Sunday, June 19, 2011

Wayne's World


            I have never really been a fan of Saturday Night Live.  Well, I’ve never really watched Saturday Night Live, either, but what I’ve seen has either been OK or unwatchable.  For that reason, I’ve never really had much interest in Saturday Night Live movies (outside of the Blues Brothers, which has really become a beast of its own).  Watching Wayne’s World, though, it’s easy to see how the floodgates were opened.
            The “plot”, as it is, involves airheads Wayne (Mike Myers) and Garth (Dana Carvey), who run the public access show Wayne’s World out of Wayne’s basement, where they make fun of people and talk about hot celebrities in the way you’d expect stereotypical 90s metalheads to talk.  Slimy executive Benjamin Kane (Rob Lowe) offers to buy them out in an attempt to completely ruin the show for his own gains.
            And…that’s about it.  Oh, there’s more, but really, the plot is incidental.  It’s a way to get Wayne and Garth from place to place, and little more.  Once they get to wherever they’re going, they cause general havoc or stupidity, and then move on.  And it’s wonderful.  Mike Myers and Dana Carvey are at their best here, playing complete idiots who almost seem to have shreds of intelligence.  Carvey in particular plays a wide-eyed, constantly smiling character who’s so far out of it, it’s surprising he even manages to stay with the plot.  Neither of the actors are particularly great on their own, but it’s like when they put them together, they got the right balance so that neither of them take over the movie.

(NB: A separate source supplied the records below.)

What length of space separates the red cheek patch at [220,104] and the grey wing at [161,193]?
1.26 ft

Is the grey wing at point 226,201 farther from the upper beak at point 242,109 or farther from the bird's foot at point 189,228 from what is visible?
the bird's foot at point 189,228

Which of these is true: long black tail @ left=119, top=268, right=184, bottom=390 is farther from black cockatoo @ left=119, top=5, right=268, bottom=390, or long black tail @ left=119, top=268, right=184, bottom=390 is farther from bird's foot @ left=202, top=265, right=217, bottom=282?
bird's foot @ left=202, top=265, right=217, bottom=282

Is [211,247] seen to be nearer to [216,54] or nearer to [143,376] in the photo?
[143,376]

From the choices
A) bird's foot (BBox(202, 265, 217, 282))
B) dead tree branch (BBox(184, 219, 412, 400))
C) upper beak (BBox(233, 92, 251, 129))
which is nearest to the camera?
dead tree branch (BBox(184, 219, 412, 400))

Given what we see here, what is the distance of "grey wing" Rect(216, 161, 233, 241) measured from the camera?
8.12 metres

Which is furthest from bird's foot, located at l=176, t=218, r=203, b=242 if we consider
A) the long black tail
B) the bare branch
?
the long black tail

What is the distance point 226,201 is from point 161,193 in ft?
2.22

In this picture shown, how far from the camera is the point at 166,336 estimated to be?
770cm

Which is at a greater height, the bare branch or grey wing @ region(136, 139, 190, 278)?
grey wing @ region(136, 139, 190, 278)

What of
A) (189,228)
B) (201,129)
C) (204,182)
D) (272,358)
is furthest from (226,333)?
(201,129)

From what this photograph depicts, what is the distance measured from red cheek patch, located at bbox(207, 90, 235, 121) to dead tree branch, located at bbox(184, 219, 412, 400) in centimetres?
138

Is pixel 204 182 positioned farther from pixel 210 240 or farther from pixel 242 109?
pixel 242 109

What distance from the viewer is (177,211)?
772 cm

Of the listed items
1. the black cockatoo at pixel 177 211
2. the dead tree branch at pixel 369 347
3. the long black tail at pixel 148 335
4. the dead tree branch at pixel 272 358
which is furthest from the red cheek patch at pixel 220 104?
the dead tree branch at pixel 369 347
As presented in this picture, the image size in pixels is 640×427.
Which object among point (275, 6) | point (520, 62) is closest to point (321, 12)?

            The movie also gleefully plays with…well, just about everything.  Wayne and Garth constantly talk to the camera (and scold another character when he tries to), providing a combination of exposition and extra jokes on the situation.  A scene of product placement goes as far over the top as it possibly can.  And the ending…if you don’t already know what it is, it can’t be spoiled.  It doesn’t break the fourth wall, it shatters it, and then sees what it can do with the pieces.
            The movie does date itself a little, with its culture as a whole no longer having relevance, and jokes about things that would’ve been relevant at the time, but are lost in time at this point.  It still manages to be a very funny movie, showing why Mike Myers became a star in the first place, and makes his recent fall that much sadder.